Aim:
Copy every line of the records below word for word, and leave the pictures out.

══════

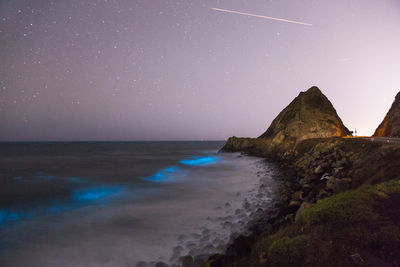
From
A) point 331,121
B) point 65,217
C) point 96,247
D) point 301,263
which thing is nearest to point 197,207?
point 96,247

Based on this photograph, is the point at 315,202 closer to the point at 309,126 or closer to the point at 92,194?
the point at 92,194

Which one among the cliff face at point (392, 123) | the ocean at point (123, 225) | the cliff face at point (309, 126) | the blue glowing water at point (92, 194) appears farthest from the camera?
the cliff face at point (309, 126)

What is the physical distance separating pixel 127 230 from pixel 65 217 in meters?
4.77

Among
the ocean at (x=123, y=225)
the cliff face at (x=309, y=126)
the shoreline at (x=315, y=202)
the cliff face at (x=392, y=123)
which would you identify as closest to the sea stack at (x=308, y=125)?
the cliff face at (x=309, y=126)

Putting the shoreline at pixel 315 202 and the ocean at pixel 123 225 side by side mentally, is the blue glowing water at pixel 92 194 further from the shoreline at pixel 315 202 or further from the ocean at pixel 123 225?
the shoreline at pixel 315 202

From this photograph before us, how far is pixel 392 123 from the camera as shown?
4778cm

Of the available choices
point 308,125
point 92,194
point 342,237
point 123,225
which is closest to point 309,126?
point 308,125

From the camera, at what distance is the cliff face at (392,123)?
45.7 meters

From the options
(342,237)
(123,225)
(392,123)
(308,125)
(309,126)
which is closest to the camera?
(342,237)

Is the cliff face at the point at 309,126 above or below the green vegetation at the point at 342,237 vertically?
above

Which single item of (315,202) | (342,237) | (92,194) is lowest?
(92,194)

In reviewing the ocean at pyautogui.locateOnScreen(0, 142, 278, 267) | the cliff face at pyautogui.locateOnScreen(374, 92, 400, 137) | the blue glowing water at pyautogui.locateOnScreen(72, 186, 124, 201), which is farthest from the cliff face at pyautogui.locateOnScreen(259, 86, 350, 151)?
the blue glowing water at pyautogui.locateOnScreen(72, 186, 124, 201)

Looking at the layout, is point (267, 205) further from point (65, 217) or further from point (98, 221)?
point (65, 217)

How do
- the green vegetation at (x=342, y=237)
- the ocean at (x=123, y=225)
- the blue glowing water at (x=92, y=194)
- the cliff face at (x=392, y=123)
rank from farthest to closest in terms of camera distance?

══════

Answer to this task:
From
A) point 331,121
B) point 65,217
C) point 96,247
D) point 301,263
which thing is nearest to point 197,207?
point 96,247

Based on this photograph, is the point at 315,202 closer to the point at 309,126 or closer to the point at 92,194?
the point at 92,194

Which one among the cliff face at point (392, 123) | the ocean at point (123, 225) | the cliff face at point (309, 126) | the blue glowing water at point (92, 194) appears farthest from the camera?
the cliff face at point (309, 126)

What is the physical distance separating pixel 127 230 from pixel 65 217 in meters?
4.77

Among
the ocean at (x=123, y=225)
the cliff face at (x=309, y=126)
the shoreline at (x=315, y=202)
the cliff face at (x=392, y=123)
which would you identify as closest to the sea stack at (x=308, y=125)?
the cliff face at (x=309, y=126)

Putting the shoreline at pixel 315 202 and the ocean at pixel 123 225 side by side mentally, is the blue glowing water at pixel 92 194 further from the shoreline at pixel 315 202 or further from the ocean at pixel 123 225?
the shoreline at pixel 315 202

From this photograph before us, how far is pixel 392 123 from the camera as shown?
4778cm

Of the available choices
point 308,125
point 92,194
point 342,237
point 123,225
which is closest to point 309,126?
point 308,125

From the camera, at what distance is the cliff face at (392,123)?
45.7 meters

From the options
(342,237)
(123,225)
(392,123)
(308,125)
(309,126)
which is closest to the camera?
(342,237)

Is the cliff face at the point at 309,126 above or below the green vegetation at the point at 342,237 vertically?
above

Which single item of (315,202) | (342,237) | (92,194) is lowest?
(92,194)

In reviewing the ocean at pyautogui.locateOnScreen(0, 142, 278, 267) | the cliff face at pyautogui.locateOnScreen(374, 92, 400, 137) | the blue glowing water at pyautogui.locateOnScreen(72, 186, 124, 201), which is farthest from the cliff face at pyautogui.locateOnScreen(259, 86, 350, 151)?
the blue glowing water at pyautogui.locateOnScreen(72, 186, 124, 201)

Looking at the layout, is point (267, 205) further from point (65, 217) or further from point (98, 221)?
point (65, 217)

How do
- the green vegetation at (x=342, y=237)
- the ocean at (x=123, y=225)
- the blue glowing water at (x=92, y=194)
- the cliff face at (x=392, y=123)
rank from farthest to closest in terms of camera distance?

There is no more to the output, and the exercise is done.